### REQUIRED TASK A:
Reproduce the forum post on Tamagawa number calculations word for word.

— start READING PASSAGE —

Simple Tamagawa number calculations As is well known, Euler proved the Basel identity $\displaystyle\sum\limits_{i=0}^{\infty} \frac{1}{n^2} = \frac{{\pi}^2}{6}$. By far the most illuminating explanation of this fact that I've seen is as follows:

By another theorem of Euler we can
  rewrite the identity as $\displaystyle
 \frac{{\pi}^2}{6}\cdot \prod_{p}
 \left(1 - \frac{1}{p^2}\right) = 1$,
  where $p$ ranges over all primes. The
  first term is the normalized volume of
$\displaystyle SL(2,\mathbb{R})/SL(2,
 \mathbb{Z})$ 
and the term corresponding to $p$ in
  the product is the normalized volume
  of 
$SL(2, \mathbb{Z}_p)$. 
With these replacements, the right
  hand side can be written as the
  normalized volume of 
$\displaystyle
 SL(2,\mathbb{\mathbb{A}_{\mathbb{Q}}})/SL(2,
 \mathbb{Q})$. 
where $\mathbb{A}_{\mathbb{Q}}$
  denotes the adeles of $\mathbb{Q}$ But
  this last volume is equal to 1: this
  is a special case of the Weil
  Conjecture on Tamagawa Numbers.

I've been fascinated by this result for years, but have never been able to understand a proof of it (from the adelic perspective) even in cases as simple the one above. In this way, my question contrasts with that of Ben Weiland who asked about the theorem in more general settings.

— end READING PASSAGE —
— start MATERIAL FOR THIS EXERCISE —

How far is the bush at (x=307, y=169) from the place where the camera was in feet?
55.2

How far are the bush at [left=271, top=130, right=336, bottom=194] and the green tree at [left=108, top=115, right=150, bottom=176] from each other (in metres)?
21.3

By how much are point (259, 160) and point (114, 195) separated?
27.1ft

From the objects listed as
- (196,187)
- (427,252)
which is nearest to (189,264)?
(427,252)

— end MATERIAL FOR THIS EXERCISE —

### REQUIRED TASK B:
Write out all of the records above, line for line, without changing anything.

### COMPLETE OUTPUT A:
Simple Tamagawa number calculations As is well known, Euler proved the Basel identity $\displaystyle\sum\limits_{i=0}^{\infty} \frac{1}{n^2} = \frac{{\pi}^2}{6}$. By far the most illuminating explanation of this fact that I've seen is as follows:

By another theorem of Euler we can
  rewrite the identity as $\displaystyle
 \frac{{\pi}^2}{6}\cdot \prod_{p}
 \left(1 - \frac{1}{p^2}\right) = 1$,
  where $p$ ranges over all primes. The
  first term is the normalized volume of
$\displaystyle SL(2,\mathbb{R})/SL(2,
 \mathbb{Z})$ 
and the term corresponding to $p$ in
  the product is the normalized volume
  of 
$SL(2, \mathbb{Z}_p)$. 
With these replacements, the right
  hand side can be written as the
  normalized volume of 
$\displaystyle
 SL(2,\mathbb{\mathbb{A}_{\mathbb{Q}}})/SL(2,
 \mathbb{Q})$. 
where $\mathbb{A}_{\mathbb{Q}}$
  denotes the adeles of $\mathbb{Q}$ But
  this last volume is equal to 1: this
  is a special case of the Weil
  Conjecture on Tamagawa Numbers.

I've been fascinated by this result for years, but have never been able to understand a proof of it (from the adelic perspective) even in cases as simple the one above. In this way, my question contrasts with that of Ben Weiland who asked about the theorem in more general settings.

### COMPLETE OUTPUT B:
How far is the bush at (x=307, y=169) from the place where the camera was in feet?
55.2

How far are the bush at [left=271, top=130, right=336, bottom=194] and the green tree at [left=108, top=115, right=150, bottom=176] from each other (in metres)?
21.3

By how much are point (259, 160) and point (114, 195) separated?
27.1ft

From the objects listed as
- (196,187)
- (427,252)
which is nearest to (189,264)?
(427,252)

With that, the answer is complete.